• **Texte fourni**:
==========
Comme réponse à certaines calomnies que les
adversaires du Spiritisme se plaisent à déverser contre la Société, nous
croyons devoir publier les demandes d'admission formulées dans les deux lettres
ci-après que nous faisons suivre de quelques remarques.
A monsieur le président de la Société des Etudes
spirites de Paris.
« Monsieur,
Me serait-il permis d'aspirer à être admis comme
membre de l'honorable Société que vous présidez ?
J'ai eu le bonheur aussi de connaître le Spiritisme,
et d'éprouver dans toute sa plénitude son influence bienfaisante. J'étais en
proie depuis longtemps à la souffrance physique, et conséquemment à la
souffrance morale qui en découle naturellement quand la pensée ne voit pour
compensation que le doute et l'incertitude. Le Livre des Esprits est entré chez
moi comme le sauveur dont la main bienfaisante nous retire de l'abîme, comme le
médecin qui guérit instantanément.
J'ai lu, j'ai compris ; et aussitôt la souffrance
morale a fait place à un immense bonheur, devant lequel s'est tue la souffrance
physique, car, dès lors, celle-ci ne m'est plus apparue que comme un effet de
la volonté et de la sagesse divines, qui ne nous envoient des maux que pour
notre plus grand bien.
Déjà, sous l'influence de cette croyance bienfaisante,
mon état physique s'est sensiblement amélioré, et j'espère que Dieu complètera
son œuvre, car si je désire aujourd'hui le retour à la santé, ce n'est plus,
comme autrefois, pour jouir de la vie, mais pour la consacrer uniquement au
bien, c'est-à-dire pour l'employer exclusivement à marcher vers l'avenir, en
travaillant avec ardeur, et par tous les moyens en mon pouvoir, au bien de mes
semblables, et particulièrement en me vouant à la propagation de la sublime
doctrine que Dieu, dans sa bonté infinie, envoie à la pauvre humanité pour la
régénérer.
Gloire soit donc rendue à Dieu pour la divine lumière
que, dans sa miséricorde, il a daigné envoyer à ses aveugles créatures !
Et grâces vous soient rendues, à vous, monsieur, qu'il a choisi pour leur
apporter le flambeau sacré !
Si vous daignez, monsieur, accueillir ma demande, je
vous serai profondément reconnaissant de la transmettre à vos honorables
collègues. Je n'ai pas l'honneur d'être connu de vous personnellement, mon état
de santé m'a toujours empêché de vous visiter ; mais mon ami M. Canu est
votre collègue, il voudra bien répondre pour moi.
Veuillez agréer, monsieur et cher maître, l'assurance
de mes sentiments respectueux et de mon sincère dévouement.
Hermann Hobach. »
« Monsieur et vénéré maître,
Confiant en votre bienveillance, je viens vous
adresser une prière qui, si elle était exaucée, me comblerait de joie. J'ai
déjà eu l'honneur de vous écrire, il y a quelque temps, dans le double but de
vous exprimer les sentiments pour ainsi dire nouveaux qu'avait fait naître en
moi la lecture sérieuse du Livre des Esprits, et d'obéir au devoir sacré de
remercier l'homme vénéré qui tend une main secourable au courage chancelant des
faibles de ce monde, au nombre desquels je me trouvais il y a bien peu de temps
encore, par l'ignorance de ces principes sublimes qui désignent enfin à l'homme
une tâche à remplir selon ses forces et ses facultés.
==========
• **Tâches écrites**:
**A)** Recopiez le passage du texte sur les demandes d'admission à la Société qui va de « A monsieur le » à « vous présidez ? ».
**B)** Répondez aux questions suivantes d'après le texte sur les demandes d'admission à la Société.
(i) Selon l'introduction, à quoi la publication de ces lettres doit-elle servir de réponse ?
(ii) Dans la première lettre, quel ami, collègue du président, voudra bien répondre pour son auteur ?
(iii) Quel ouvrage l'auteur de la seconde lettre dit-il avoir lu sérieusement ?

• **Données fournies**:
==========
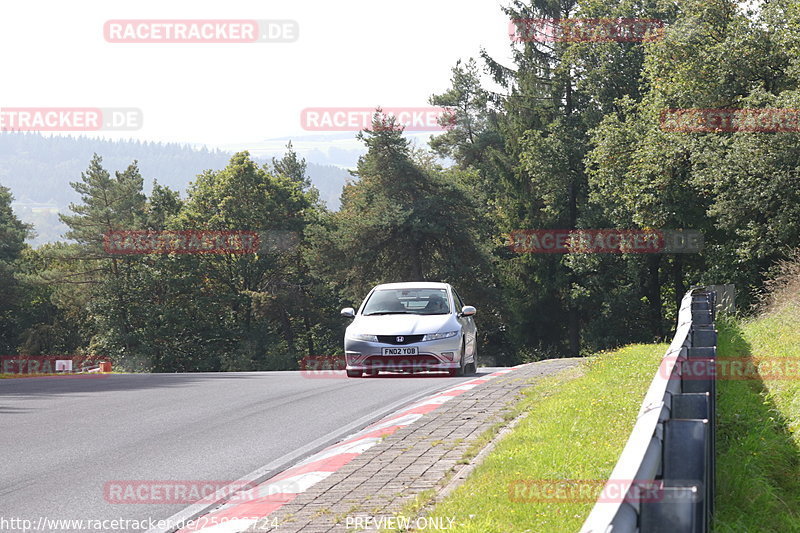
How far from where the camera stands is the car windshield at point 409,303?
56.2ft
==========
• **Réponses par tâche**:
**A)**
A monsieur le président de la Société des Etudes
spirites de Paris.
« Monsieur,
Me serait-il permis d'aspirer à être admis comme
membre de l'honorable Société que vous présidez ?

**B)**
(i) À certaines calomnies que les adversaires du Spiritisme se plaisent à déverser contre la Société.
(ii) M. Canu.
(iii) Le Livre des Esprits.